Viktoria Suchantseva (Вікторія Суханцева, 19 January 1949 – 10 January 2019) was a Ukrainian philosopher, aesthetician, culturologist, poet and writer, founder of Ukrainian philosophy of music school of thought.

== Biography ==
Viktoria Suchantseva was born in Luhansk (formerly Voroshilovgrad). Her father was a deputy Editor in chief of “Voroshilovgrad truth” (“Voroshilovgradskaya pravda”) newspaper, mother was a music teacher.
From 1964 to 1968 she was a student of Gnessin Moscow Special School of Music (piano as a major study). From 1968–1973 she was a student of Piano Department of Gnessin Russian Academy of Music. From 1969–1973 she was a student of Maxim Gorky Literature Institute (Poetry Department). Her poems were published in “Iynost’” magazine, her own poetry collection was published later.

In 1970 she married Evgeniy Kozlov, who was an alumnus of Moscow State University Philosophy Faculty. From 1974–1976 she worked as a teacher at Voroshilovgrad State Music School (piano class). Then from 1976–1994 she was a lecturer at Voroshilovgrad State Pedagogical University named after Taras Shevchenko. Head of the Theory, History of Music and Playing Musical Instruments Chair, Dean of Music and Musical Culture Department.

In 1984 she defended candidate dissertation under the title: “Epistemological analysis of the role of a rhythm in the process of artistic creation” and was awarded Ph. D. degree in Philosophical Sciences, specialization: Aesthetics. In 1991 she defended doctoral dissertation under the title: “Category of time in music” and was awarded D. Sc. degree in Philosophical Sciences, specialization: Aesthetics.

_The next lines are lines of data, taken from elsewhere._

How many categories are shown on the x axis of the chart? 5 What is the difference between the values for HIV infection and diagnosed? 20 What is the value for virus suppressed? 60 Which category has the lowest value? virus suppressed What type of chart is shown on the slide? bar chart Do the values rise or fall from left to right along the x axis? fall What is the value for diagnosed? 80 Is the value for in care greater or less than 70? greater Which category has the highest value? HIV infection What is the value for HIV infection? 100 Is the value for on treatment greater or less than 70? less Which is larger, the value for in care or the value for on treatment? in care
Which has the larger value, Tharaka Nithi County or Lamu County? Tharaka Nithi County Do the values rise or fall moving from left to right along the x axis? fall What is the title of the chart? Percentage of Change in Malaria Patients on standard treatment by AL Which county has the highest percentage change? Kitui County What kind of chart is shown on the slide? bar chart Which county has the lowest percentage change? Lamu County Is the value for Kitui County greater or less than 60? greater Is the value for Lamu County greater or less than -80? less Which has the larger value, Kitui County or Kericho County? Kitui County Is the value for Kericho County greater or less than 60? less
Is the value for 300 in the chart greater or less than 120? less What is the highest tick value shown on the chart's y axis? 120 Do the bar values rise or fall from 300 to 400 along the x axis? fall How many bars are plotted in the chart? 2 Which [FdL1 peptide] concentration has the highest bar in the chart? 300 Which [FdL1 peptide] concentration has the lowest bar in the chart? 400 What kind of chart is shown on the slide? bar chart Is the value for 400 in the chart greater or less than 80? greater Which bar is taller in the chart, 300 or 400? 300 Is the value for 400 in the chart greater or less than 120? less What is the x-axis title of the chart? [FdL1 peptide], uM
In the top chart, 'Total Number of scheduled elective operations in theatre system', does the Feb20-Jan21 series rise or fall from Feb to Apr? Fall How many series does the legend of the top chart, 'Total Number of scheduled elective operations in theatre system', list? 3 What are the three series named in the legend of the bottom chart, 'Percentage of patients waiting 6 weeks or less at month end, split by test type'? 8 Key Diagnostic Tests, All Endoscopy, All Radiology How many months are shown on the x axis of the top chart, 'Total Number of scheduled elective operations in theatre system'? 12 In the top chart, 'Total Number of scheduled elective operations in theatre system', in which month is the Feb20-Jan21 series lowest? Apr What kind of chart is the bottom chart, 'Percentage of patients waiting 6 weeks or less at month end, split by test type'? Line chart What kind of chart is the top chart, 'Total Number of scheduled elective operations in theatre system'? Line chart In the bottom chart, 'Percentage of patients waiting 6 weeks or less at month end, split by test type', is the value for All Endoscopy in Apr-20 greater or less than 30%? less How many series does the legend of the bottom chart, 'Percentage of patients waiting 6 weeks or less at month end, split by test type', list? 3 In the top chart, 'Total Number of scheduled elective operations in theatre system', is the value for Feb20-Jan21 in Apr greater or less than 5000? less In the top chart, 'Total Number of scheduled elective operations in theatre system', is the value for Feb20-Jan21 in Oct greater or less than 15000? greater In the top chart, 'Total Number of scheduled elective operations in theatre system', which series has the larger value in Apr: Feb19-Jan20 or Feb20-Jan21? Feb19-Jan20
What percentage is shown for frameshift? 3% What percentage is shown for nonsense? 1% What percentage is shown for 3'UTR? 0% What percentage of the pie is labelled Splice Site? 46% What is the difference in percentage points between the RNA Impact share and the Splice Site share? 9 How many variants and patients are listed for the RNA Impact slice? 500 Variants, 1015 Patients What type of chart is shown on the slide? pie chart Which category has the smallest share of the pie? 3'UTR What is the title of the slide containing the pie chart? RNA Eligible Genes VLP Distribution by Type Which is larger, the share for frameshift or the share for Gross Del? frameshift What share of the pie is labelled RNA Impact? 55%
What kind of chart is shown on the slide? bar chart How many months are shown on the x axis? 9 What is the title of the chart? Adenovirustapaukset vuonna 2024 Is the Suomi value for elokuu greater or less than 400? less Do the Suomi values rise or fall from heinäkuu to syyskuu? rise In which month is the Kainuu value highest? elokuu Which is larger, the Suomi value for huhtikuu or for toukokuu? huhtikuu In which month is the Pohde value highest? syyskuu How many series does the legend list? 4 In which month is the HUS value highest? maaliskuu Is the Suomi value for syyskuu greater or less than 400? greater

From 1994–1997 she was Rector of Luhansk Postgraduate Education Institute, from 1997–2000, professor of Philosophy Department of Volodymyr Dahl East Ukrainian National University and from 2000–2013, Head of the World Philosophy and Aesthetics Chair of Volodymyr Dahl East Ukrainian National University. Since 2001 she has been Dean of Philosophy Department of Volodymyr Dahl East Ukrainian National University and since 2003, head of the specialized Ph. D. and D. Sc. science council D 29.051.05 (specialization: Aesthetics, Philosophical Anthropology, Philosophy of Culture).

In 2010 she awarded with the title of Honored Scientist of Ukraine. Suchantseva was a Head of the World Philosophy and Aesthetics Chair, Head of the Institute of Philosophy and Psychology of Volodymyr Dahl East Ukrainian National University.

== Scientific activities ==
Suchantseva’s major scientific interests are focused on Philosophy of Culture, Philosophy of Music and Aesthetics. More than three hundred of her scientific works are devoted to these subjects. In these studies philosophical aspects of cultural analysis are described. Her unique language and writing manner were easily capturing reader’s attention. She was a brilliant speaker, who was able to speak easily and accessibly on complex philosophical issues.